*** Opening EXERCISE MATERIAL ***
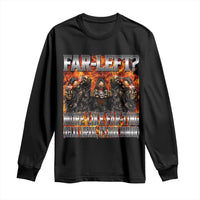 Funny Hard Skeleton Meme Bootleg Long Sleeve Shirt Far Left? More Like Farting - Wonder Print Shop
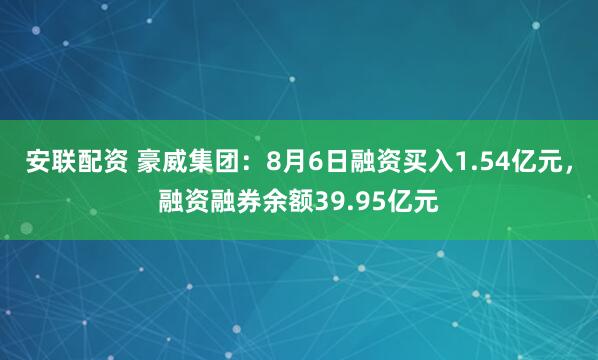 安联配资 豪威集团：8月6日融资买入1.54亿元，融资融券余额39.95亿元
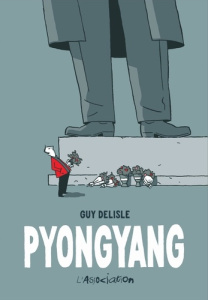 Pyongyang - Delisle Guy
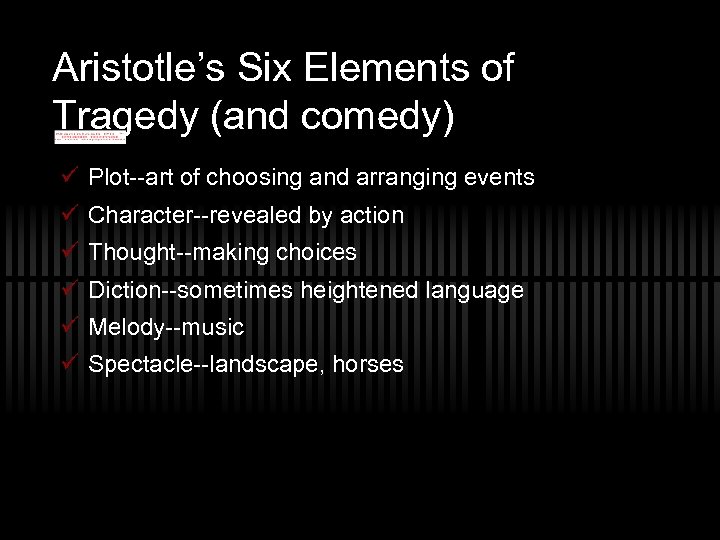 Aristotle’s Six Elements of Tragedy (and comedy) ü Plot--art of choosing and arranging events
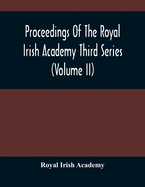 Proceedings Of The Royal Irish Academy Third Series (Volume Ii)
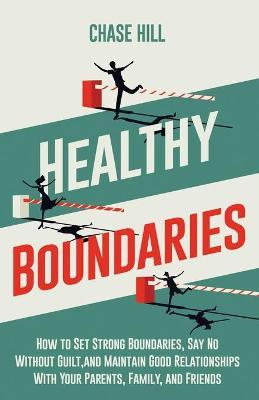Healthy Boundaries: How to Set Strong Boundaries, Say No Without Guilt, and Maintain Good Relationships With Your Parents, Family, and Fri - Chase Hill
*** Closing EXERCISE MATERIAL ***
*** Opening EXERCISE MATERIAL ***
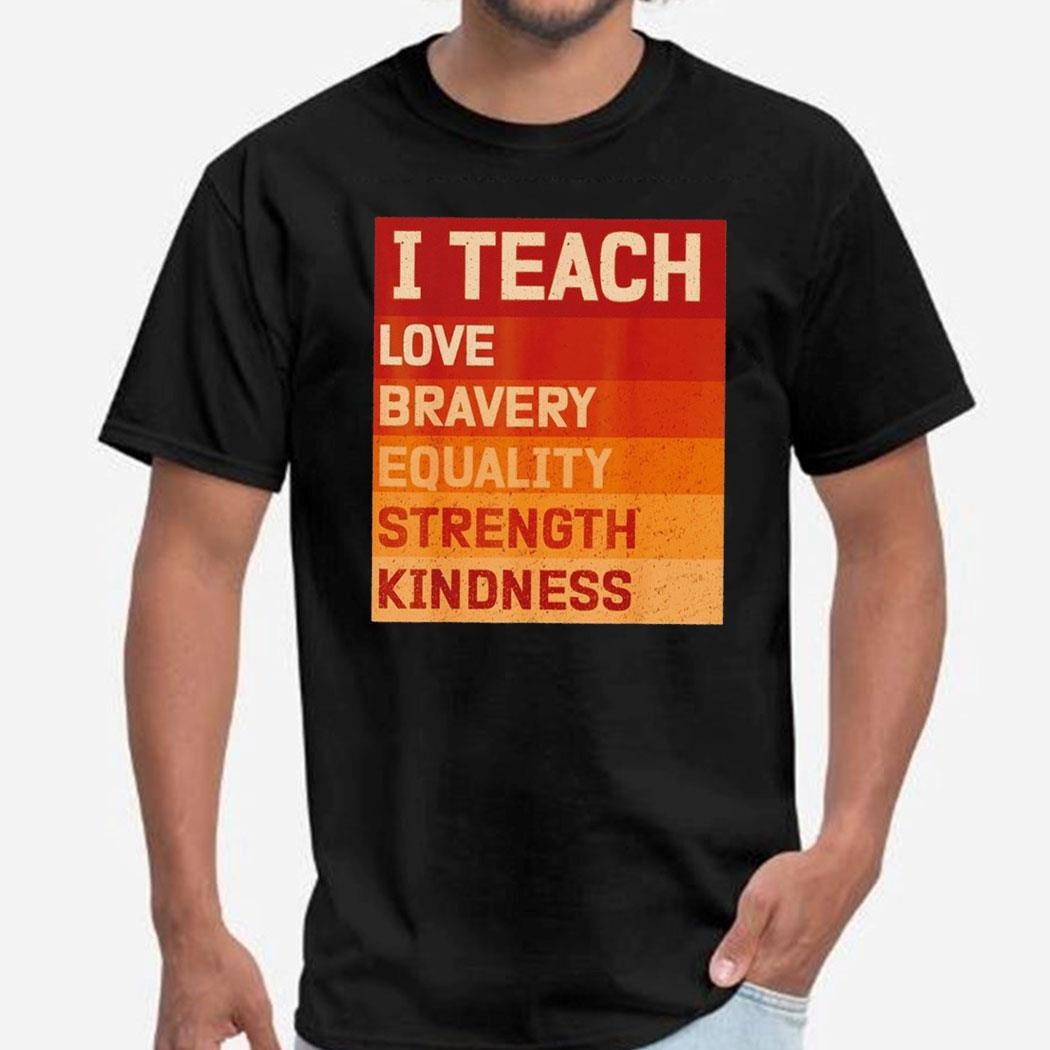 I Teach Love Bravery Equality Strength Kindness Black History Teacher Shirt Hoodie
*** Closing EXERCISE MATERIAL ***
REQUIRED WORK:
Beginning at the line that has "Funny Hard Skeleton" and ending at the line that has "Proceedings Of The", restate the listing above word for word, pictures left out.

TASK RESPONSE:
 Funny Hard Skeleton Meme Bootleg Long Sleeve Shirt Far Left? More Like Farting - Wonder Print Shop
 安联配资 豪威集团：8月6日融资买入1.54亿元，融资融券余额39.95亿元
 Pyongyang - Delisle Guy
 Aristotle’s Six Elements of Tragedy (and comedy) ü Plot--art of choosing and arranging events
 Proceedings Of The Royal Irish Academy Third Series (Volume Ii)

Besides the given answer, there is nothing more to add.